EDF devrait construire une centrale à biomasse de 46 MWé en Côte d’Ivoire

Les coques de noix de palmier à huile figureront sur la liste des combustibles de la centrale Biokala

Les coques de noix de palmier à huile figureront sur la liste des combustibles de la centrale Biokala

Le premier groupe agro-industriel d’Afrique de l’Ouest, SIFCA, et l’électricien français EDF ont signé le 22 septembre 2014 à Paris, un protocole d’accord pour la construction et l’exploitation d’une centrale électrique alimentée par de la biomasse. D’une puissance installée de 46 MWé (sur un total de 1 632 MW sur l’ensemble de la Côte d’Ivoire), cette centrale sera située dans la région d’Aboisso, à une centaine de kilomètres à l’est d’Abidjan. Le lancement est prévu en 2015. 

Ce projet initié par David Billon, administrateur du Groupe SIFCA, sera une première sur le continent africain. Cette unité sera par ailleurs, d’après ses promoteurs, la plus importante centrale à biomasse dans le monde exclusivement alimentée par des résidus de palmiers à huile.

« Ce projet appelé Biokala répond à deux défis africains, et notamment ivoiriens : valoriser la biomasse générée par les activités agro-industrielles et répondre aux besoins en énergie dans un continent où le taux d’électrification est de moins de 40% », explique David Billon.

L’Afrique possède actuellement une puissance installée de seulement 125 GW. La demande d’électricité va être multipliée par six d’ici à 2040. Pour atteindre d’ici là un taux d’accès à l’électricité de 69% et connecter au réseau électrique 800 millions d’Africains, l’investissement annuel nécessaire est estimé à 39 milliards de dollars, selon le Programme de développement des infrastructures en Afrique (PIDA), contre moins de 10 milliards de dollars actuellement.

« La biomasse collectée constituera par ailleurs une source de revenus complémentaires pour les planteurs de palmiers à huile, ce qui permettra de financer leur approvisionnement en engrais ou une assistance technique afin d’améliorer les rendements. Nous pouvons parler d’un bonus environnemental », ajoute-t-il.

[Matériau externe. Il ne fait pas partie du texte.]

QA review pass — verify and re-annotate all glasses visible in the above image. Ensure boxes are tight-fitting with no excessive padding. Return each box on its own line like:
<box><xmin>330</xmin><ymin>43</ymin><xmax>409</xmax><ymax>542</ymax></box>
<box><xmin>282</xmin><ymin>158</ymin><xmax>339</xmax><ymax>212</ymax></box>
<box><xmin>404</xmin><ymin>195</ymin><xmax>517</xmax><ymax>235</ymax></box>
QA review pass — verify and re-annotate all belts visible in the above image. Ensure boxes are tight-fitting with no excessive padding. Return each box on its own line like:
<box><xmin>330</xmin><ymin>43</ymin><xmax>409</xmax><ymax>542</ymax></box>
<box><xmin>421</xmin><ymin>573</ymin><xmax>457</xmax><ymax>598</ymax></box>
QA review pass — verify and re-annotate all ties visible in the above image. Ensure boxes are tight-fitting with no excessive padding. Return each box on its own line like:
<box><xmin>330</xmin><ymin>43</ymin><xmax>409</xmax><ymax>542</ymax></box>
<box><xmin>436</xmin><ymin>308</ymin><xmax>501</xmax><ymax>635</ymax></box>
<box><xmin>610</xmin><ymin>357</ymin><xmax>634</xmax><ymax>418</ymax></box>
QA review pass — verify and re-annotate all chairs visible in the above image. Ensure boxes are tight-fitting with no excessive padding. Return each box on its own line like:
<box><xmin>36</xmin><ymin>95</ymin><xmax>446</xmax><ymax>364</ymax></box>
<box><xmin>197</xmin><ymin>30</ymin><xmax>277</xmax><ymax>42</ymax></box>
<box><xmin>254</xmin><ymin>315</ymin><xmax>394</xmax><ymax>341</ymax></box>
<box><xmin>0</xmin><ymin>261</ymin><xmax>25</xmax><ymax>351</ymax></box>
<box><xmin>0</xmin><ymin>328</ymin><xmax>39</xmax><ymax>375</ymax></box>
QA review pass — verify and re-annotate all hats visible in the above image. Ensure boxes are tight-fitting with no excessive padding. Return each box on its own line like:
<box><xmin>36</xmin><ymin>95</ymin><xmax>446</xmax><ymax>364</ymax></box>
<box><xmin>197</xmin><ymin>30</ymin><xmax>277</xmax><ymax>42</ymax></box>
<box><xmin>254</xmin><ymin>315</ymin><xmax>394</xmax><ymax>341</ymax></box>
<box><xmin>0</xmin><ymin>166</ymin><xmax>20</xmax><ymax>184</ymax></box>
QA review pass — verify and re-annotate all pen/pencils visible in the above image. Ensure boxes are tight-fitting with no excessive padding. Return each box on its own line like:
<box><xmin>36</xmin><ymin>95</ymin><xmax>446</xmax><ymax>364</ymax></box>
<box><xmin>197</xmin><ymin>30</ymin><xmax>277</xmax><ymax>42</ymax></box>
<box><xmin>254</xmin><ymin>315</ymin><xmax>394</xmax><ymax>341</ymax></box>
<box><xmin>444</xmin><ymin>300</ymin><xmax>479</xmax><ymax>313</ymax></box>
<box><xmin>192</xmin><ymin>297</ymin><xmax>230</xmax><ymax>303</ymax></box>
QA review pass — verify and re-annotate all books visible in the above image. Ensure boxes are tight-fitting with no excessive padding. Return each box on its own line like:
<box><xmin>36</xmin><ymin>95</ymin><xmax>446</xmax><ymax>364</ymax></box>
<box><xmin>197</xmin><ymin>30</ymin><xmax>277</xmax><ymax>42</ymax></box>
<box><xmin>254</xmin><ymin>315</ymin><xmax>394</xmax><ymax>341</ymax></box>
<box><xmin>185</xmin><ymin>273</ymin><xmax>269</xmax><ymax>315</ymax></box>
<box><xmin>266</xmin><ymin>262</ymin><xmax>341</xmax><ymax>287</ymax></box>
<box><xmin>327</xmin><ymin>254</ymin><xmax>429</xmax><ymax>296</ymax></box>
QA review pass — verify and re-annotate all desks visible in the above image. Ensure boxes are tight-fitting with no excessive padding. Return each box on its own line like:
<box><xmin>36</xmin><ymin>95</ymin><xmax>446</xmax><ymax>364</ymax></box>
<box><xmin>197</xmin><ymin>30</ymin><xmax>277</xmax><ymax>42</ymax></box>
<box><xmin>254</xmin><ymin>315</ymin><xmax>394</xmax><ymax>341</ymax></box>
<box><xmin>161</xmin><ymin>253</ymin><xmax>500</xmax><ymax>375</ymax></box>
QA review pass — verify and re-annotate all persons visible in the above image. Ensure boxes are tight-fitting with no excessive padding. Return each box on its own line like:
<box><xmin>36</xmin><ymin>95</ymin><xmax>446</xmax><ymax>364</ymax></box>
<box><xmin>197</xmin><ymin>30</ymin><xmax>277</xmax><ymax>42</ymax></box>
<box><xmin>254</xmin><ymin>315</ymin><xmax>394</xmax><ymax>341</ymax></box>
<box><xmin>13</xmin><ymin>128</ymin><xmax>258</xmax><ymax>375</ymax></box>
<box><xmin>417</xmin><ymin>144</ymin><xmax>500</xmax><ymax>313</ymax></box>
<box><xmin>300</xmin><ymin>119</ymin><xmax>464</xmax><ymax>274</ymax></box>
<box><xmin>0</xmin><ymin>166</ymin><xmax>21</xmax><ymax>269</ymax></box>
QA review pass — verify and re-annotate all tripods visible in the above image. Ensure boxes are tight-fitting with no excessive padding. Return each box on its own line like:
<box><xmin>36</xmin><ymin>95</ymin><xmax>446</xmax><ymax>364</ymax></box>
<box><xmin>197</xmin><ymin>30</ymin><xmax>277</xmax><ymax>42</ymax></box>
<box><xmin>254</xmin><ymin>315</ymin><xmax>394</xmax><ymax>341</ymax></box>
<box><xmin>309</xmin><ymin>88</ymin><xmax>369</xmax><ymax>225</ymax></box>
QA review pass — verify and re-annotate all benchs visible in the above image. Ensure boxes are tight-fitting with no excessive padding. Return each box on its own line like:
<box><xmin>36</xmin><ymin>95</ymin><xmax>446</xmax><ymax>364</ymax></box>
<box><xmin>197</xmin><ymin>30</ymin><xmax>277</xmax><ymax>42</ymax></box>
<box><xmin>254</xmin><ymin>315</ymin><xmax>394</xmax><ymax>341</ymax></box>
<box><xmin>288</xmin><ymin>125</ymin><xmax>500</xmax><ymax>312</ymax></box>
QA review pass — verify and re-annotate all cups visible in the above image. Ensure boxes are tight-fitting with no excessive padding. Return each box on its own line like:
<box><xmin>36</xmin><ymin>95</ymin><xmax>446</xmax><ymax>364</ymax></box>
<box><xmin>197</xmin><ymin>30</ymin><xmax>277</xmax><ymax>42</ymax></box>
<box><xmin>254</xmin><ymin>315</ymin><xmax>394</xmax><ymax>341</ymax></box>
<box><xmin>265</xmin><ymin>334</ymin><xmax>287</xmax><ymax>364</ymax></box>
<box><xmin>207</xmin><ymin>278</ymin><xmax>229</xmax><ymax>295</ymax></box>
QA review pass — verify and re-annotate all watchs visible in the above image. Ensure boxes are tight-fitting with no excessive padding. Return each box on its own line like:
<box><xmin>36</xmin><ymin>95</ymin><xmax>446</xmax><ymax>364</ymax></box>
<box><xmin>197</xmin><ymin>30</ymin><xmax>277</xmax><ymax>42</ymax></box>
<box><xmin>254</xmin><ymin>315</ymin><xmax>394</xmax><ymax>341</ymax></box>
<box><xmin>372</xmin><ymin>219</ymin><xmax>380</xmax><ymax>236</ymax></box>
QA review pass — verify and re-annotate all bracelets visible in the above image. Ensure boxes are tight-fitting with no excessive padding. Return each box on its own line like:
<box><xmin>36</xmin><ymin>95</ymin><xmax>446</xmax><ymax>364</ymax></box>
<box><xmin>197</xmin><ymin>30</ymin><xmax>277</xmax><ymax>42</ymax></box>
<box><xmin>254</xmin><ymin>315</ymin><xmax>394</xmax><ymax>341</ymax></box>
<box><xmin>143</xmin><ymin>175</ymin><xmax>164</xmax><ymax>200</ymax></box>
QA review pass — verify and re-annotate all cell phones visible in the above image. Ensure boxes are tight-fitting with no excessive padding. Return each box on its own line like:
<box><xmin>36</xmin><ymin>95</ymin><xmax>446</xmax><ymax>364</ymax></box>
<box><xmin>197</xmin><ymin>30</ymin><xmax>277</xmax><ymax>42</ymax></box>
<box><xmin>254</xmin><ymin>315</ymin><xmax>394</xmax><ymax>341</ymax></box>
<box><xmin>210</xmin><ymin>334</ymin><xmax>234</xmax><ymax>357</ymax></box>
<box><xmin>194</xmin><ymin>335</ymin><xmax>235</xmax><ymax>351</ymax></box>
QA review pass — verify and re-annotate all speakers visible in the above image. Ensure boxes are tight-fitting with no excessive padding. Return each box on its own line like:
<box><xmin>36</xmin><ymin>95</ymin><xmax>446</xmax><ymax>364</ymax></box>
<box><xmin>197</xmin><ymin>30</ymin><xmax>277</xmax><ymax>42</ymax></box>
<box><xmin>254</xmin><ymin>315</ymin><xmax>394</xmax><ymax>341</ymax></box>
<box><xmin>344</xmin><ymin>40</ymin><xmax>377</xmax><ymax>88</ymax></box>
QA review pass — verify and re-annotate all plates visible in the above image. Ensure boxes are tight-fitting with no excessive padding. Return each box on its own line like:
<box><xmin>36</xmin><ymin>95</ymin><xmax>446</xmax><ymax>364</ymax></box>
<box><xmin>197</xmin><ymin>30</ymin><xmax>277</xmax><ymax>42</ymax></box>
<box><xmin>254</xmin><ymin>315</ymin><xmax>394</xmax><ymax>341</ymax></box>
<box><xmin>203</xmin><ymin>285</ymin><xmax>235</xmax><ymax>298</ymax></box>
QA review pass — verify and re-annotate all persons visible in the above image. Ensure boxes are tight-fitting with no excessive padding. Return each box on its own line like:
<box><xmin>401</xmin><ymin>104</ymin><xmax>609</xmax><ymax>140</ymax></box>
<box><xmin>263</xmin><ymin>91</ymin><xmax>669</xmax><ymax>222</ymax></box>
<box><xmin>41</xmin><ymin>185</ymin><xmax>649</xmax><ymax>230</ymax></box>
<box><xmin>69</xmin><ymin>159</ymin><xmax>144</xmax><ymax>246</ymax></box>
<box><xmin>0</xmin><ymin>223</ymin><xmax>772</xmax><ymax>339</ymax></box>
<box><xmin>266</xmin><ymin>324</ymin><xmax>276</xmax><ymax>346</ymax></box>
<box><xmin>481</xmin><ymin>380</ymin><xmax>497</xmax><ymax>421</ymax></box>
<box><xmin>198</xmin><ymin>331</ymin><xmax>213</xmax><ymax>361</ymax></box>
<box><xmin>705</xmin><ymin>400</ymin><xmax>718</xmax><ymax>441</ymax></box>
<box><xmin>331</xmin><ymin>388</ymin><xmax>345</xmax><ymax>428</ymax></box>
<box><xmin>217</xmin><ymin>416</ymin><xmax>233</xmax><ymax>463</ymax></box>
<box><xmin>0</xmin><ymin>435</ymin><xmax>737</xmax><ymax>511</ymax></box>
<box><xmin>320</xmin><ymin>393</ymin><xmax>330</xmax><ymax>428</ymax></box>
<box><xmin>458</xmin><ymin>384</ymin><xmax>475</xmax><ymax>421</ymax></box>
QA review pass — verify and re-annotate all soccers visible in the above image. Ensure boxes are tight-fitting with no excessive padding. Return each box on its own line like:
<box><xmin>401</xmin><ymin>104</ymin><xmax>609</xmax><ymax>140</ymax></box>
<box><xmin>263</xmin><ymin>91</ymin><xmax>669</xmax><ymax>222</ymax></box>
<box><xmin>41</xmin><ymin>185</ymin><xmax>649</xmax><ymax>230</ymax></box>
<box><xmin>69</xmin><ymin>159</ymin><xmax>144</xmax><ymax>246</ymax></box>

En Côte d’Ivoire, avec plus de 200 000 emplois réguliers, la filière huile de palme fait vivre près de 2 millions de personnes, soit 10% de la population. Le pays compte 160 000 hectares de plantations villageoises (le rendement moyen est de 8 tonnes de régimes à l’hectare) et 50 000 de plantations industrielles (16 tonnes à l’hectare). En Afrique de l’Ouest, l’huile de palme est la plus consommée.

Sur 25 ans, cette centrale à biomasse pourrait créer entre 700 et 800 emplois, directs et indirects (principalement pour la collecte de 400 000 tonnes de résidus par an), dégager une trentaine de millions d’euros de revenus supplémentaires dans la filière et favoriser le renouvellement des plantations sur 60 000 hectares. Enregistré à la Convention-cadre des Nations Unies sur les changements climatiques (UNFCCC), Biokala va aussi générer 160 000 tonnes de crédits-carbone par an.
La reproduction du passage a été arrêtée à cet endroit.